---- Input records
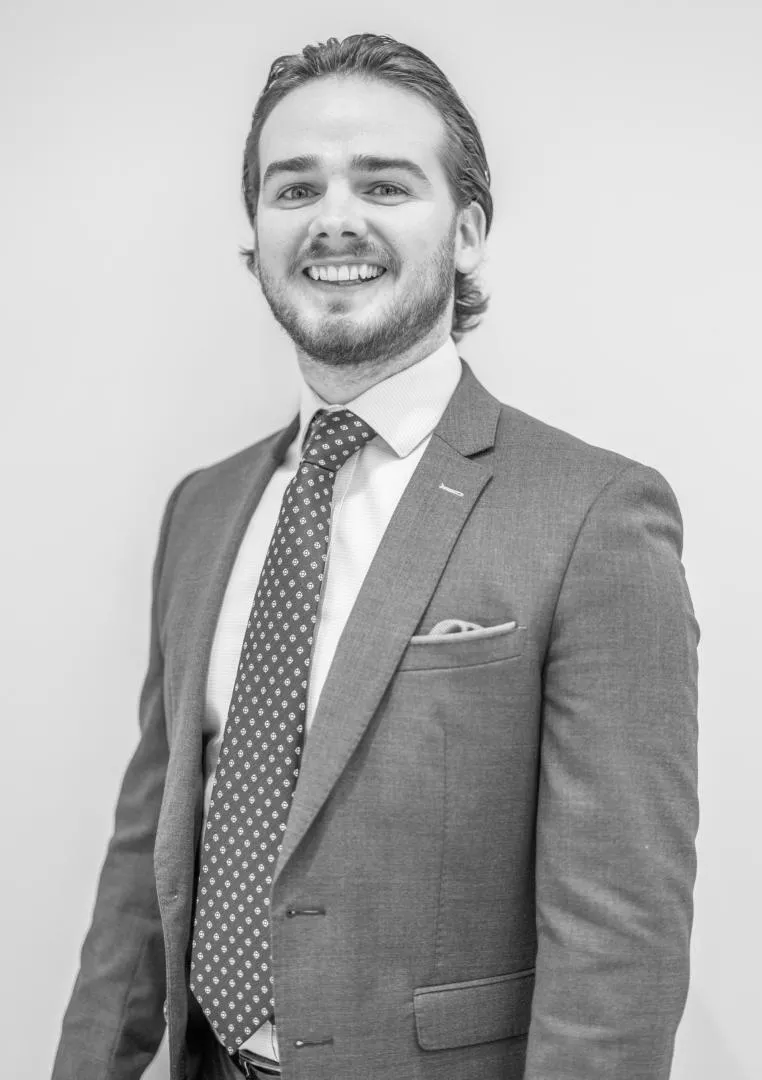 Property brought to market by Liam Bent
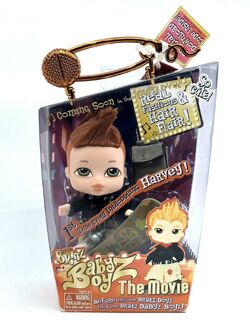 Bratz babyz boyz on sale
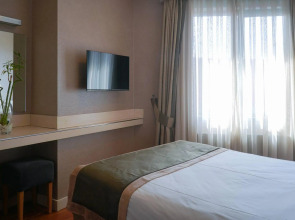 Khaosan Palace Hotel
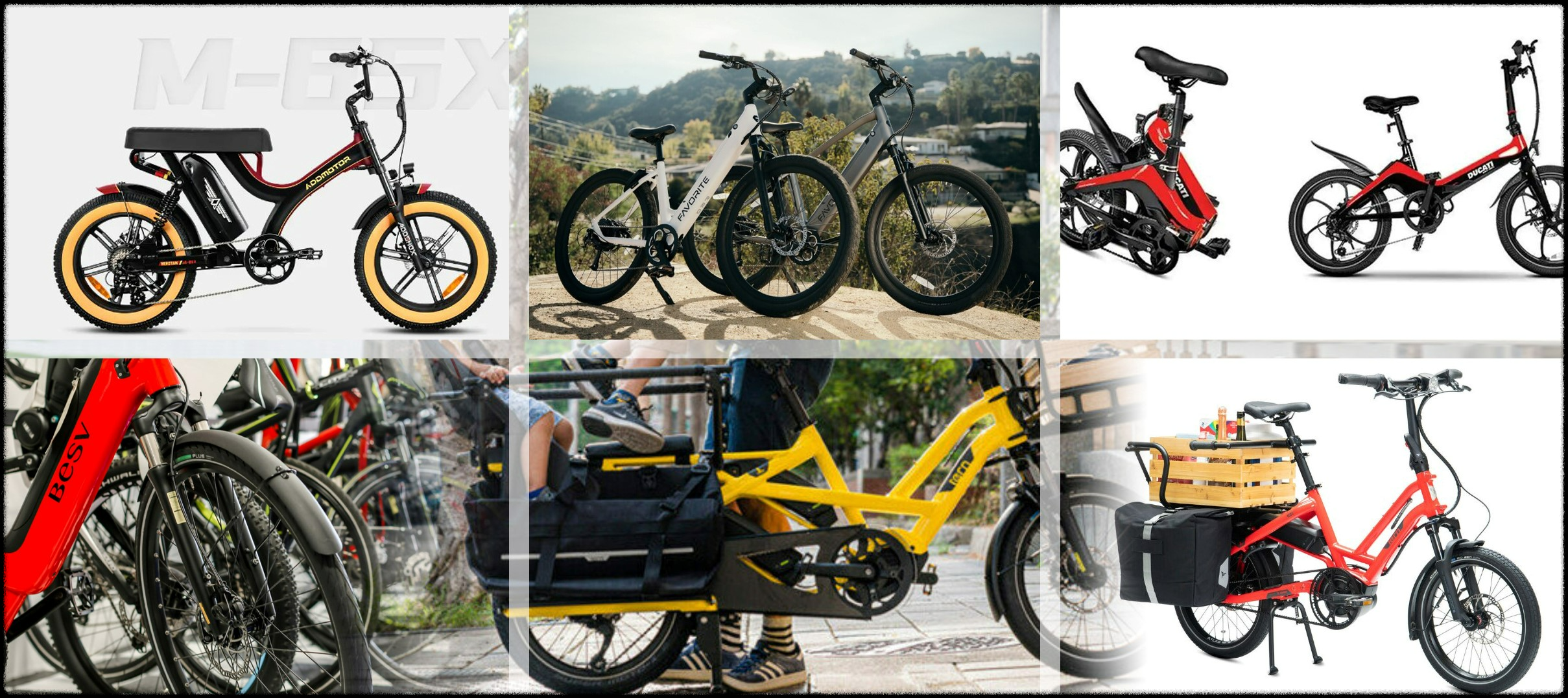 컷 51. Greenpath Electric Bikes 대문사진컷 뷰
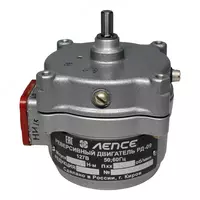 Электродвигатель РД-09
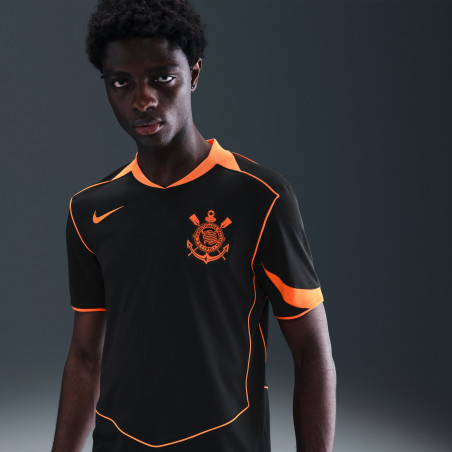 Maillot Corinthians third 2025/26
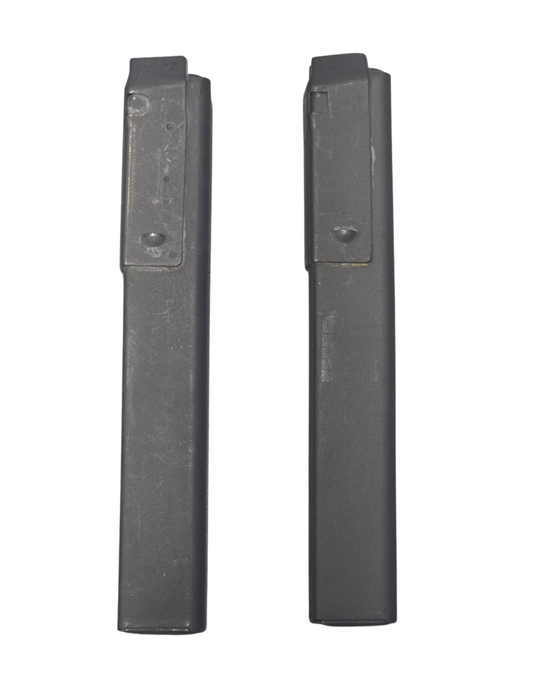 M3, Mac-10/45, Cobray , 30rnd Steel "Stick" Magazine Parkerized (J)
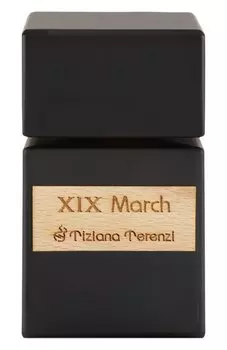 Духи XIX March (100ml) Tiziana Terenzi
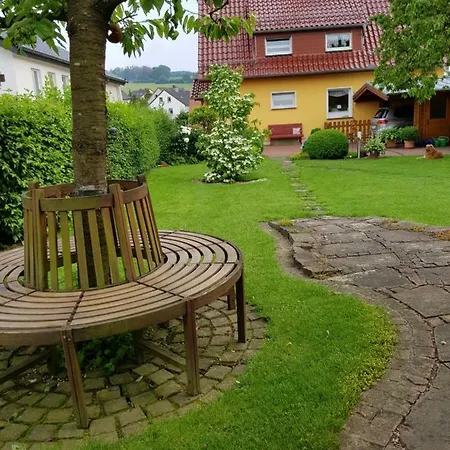 Ferienwohnung Bruns Apartment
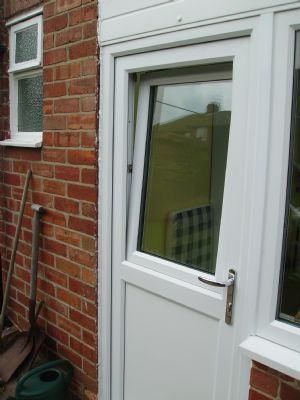 Sefton Trowsdale Double Glazing Services, Saltburn-by-the ...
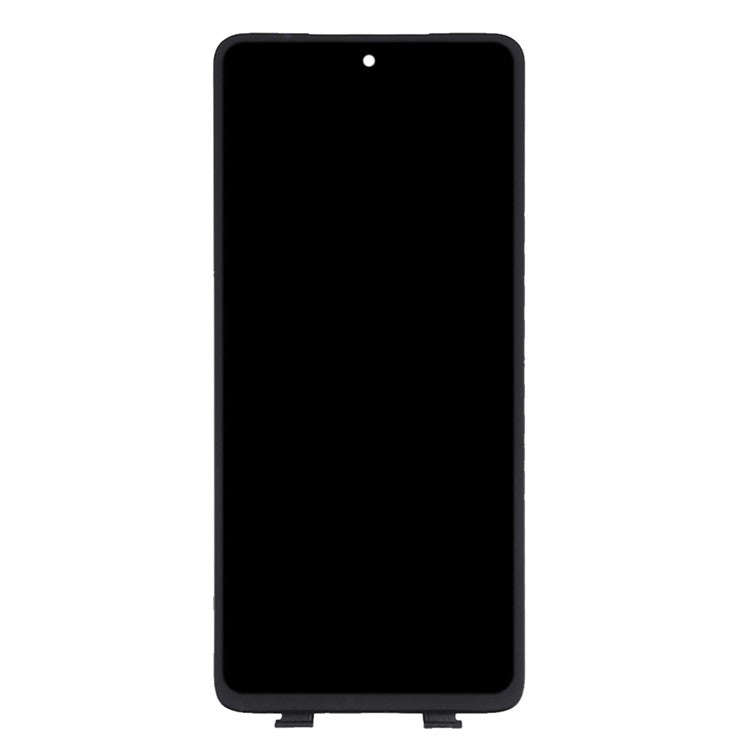 For Motorola Edge 30 5G OEM Grade S AMOLED Screen and Digitizer Assembly Part (without Logo)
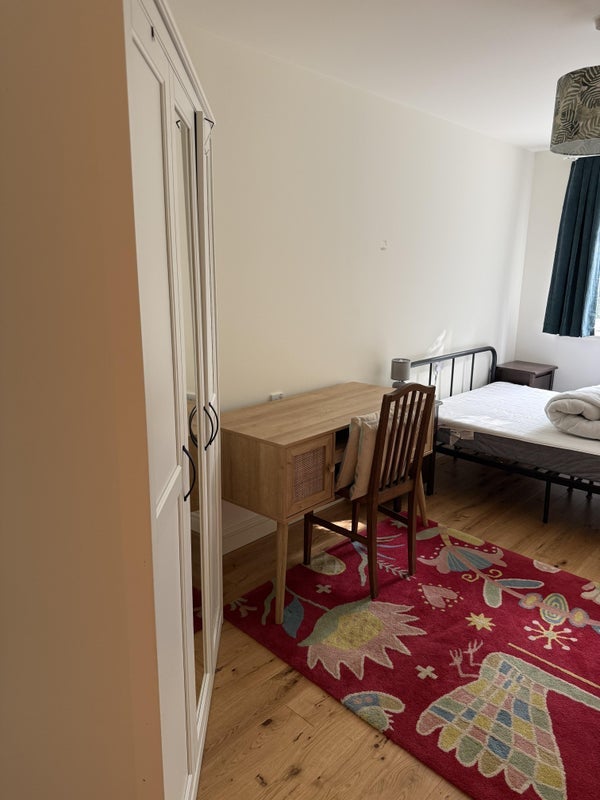 Room Pilrig Heights in City of Edinburgh
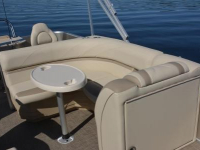 2020 SunChaser Geneva Fish 22 Fish DLX for sale in Wixom, Michigan (ID-87)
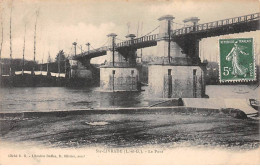 SAINTE LIVRADE - Le Pont - Très Bon état - Other & Unclassified
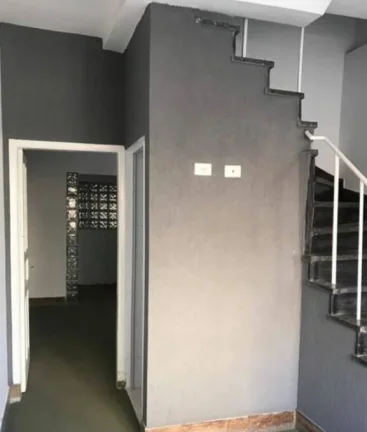 Imagem Alugo Sobrado Comercial em Santo André. Centro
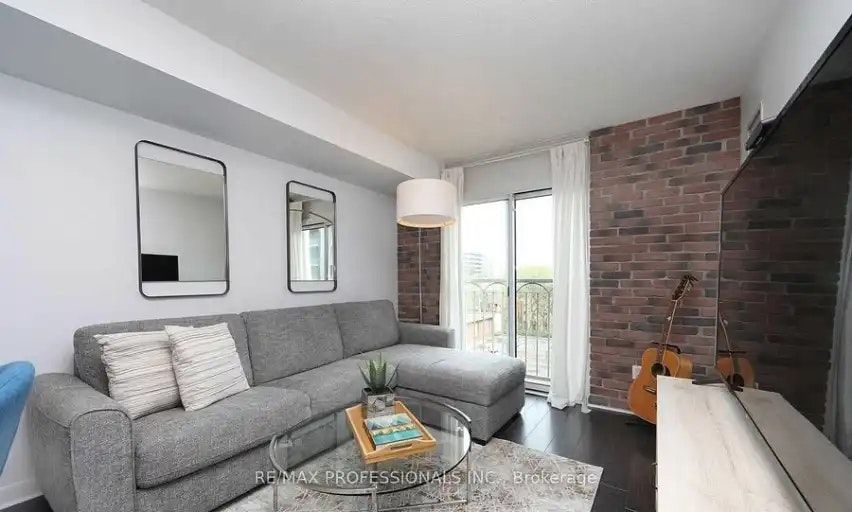 323 Richmond Street East, Toronto, ON, M5A 4R3 - 6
--------
**What to work on**
Beginning with the line that contains "Imagem Alugo Sobrado", repeat every remaining line of the data exactly, the last line included, and omit pictures.

**Result of the exercise**
 Imagem Alugo Sobrado Comercial em Santo André. Centro
 323 Richmond Street East, Toronto, ON, M5A 4R3 - 6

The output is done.